▶ _Exercise input_
- - - - -

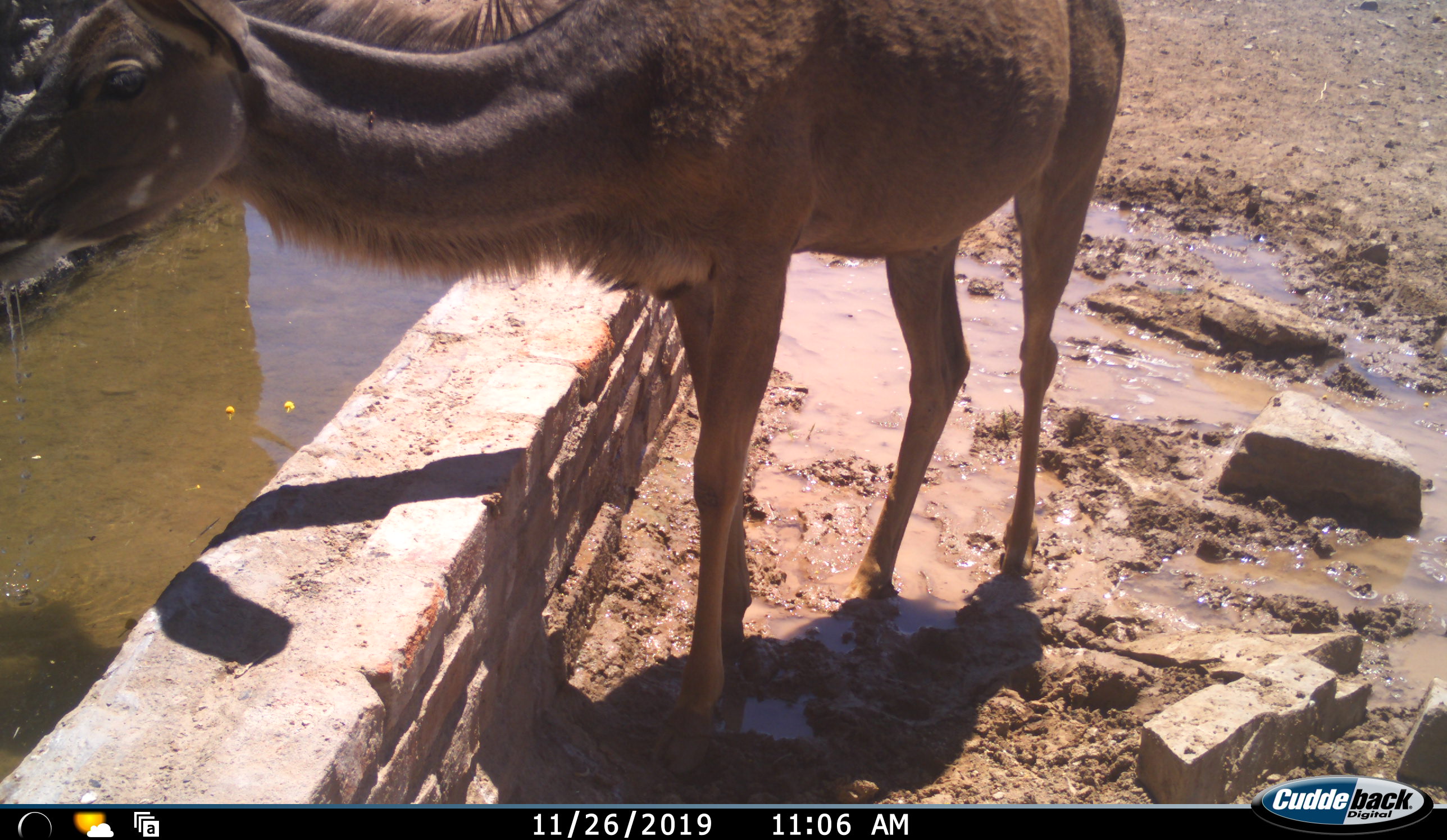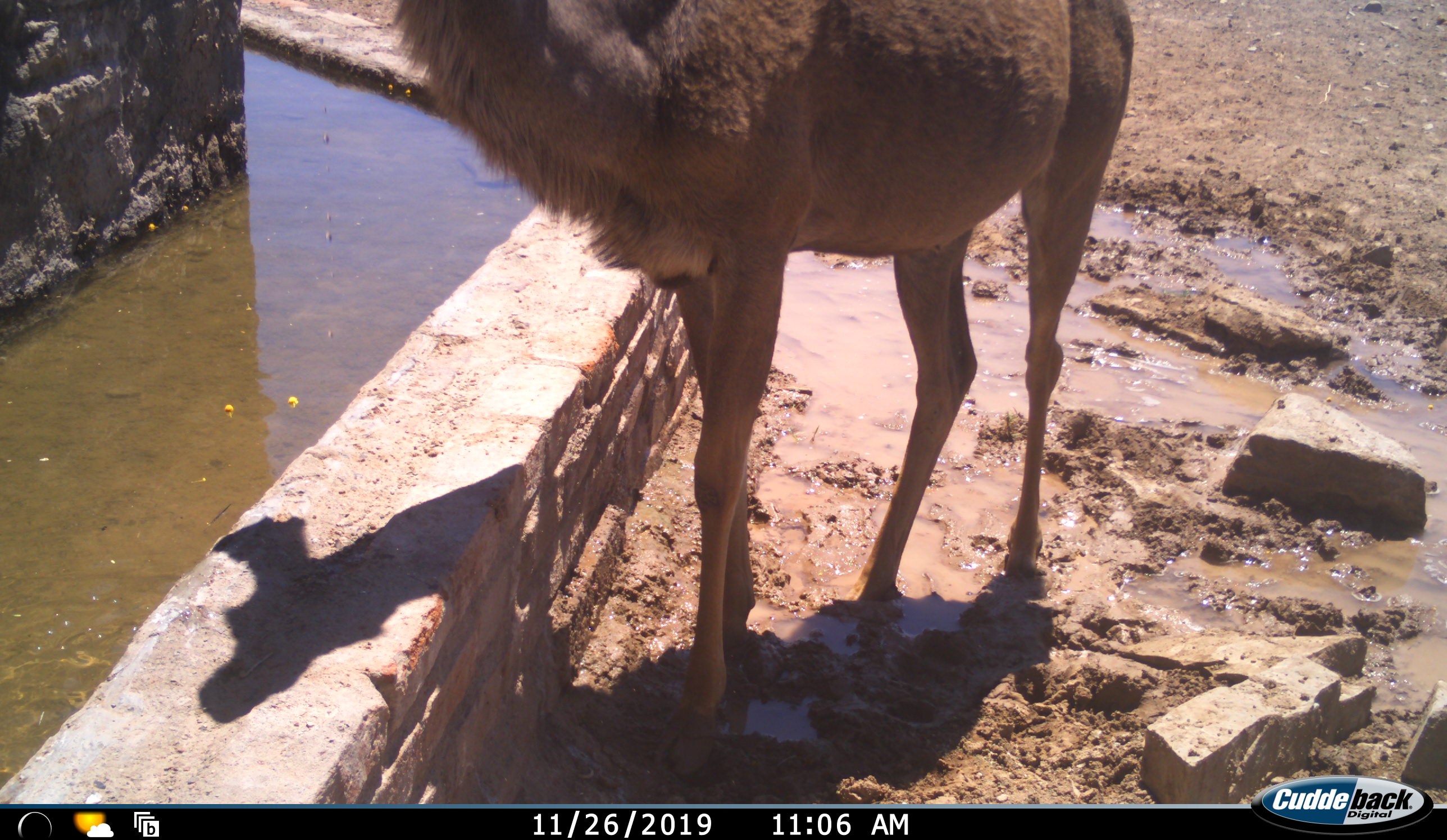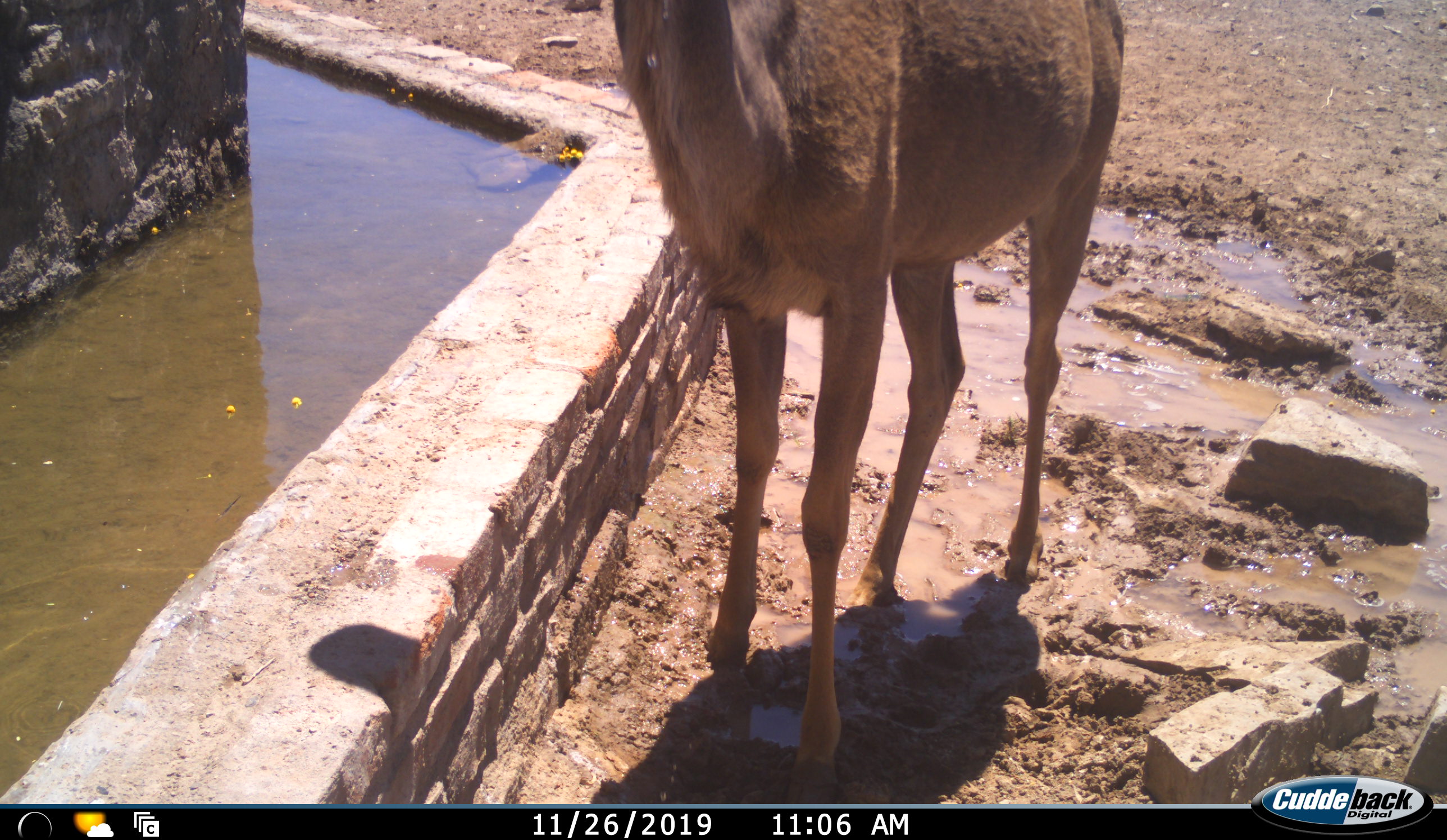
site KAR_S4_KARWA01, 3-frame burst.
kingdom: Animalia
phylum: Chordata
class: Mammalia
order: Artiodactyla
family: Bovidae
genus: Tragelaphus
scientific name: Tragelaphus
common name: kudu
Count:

- - - - -

▶ _Action item_
Would you copy exactly the lines from the one that contains "phylum: Chordata" through the final line of the records above, including both?

▶ _Result of the exercise_
phylum: Chordata
class: Mammalia
order: Artiodactyla
family: Bovidae
genus: Tragelaphus
scientific name: Tragelaphus
common name: kudu
Count:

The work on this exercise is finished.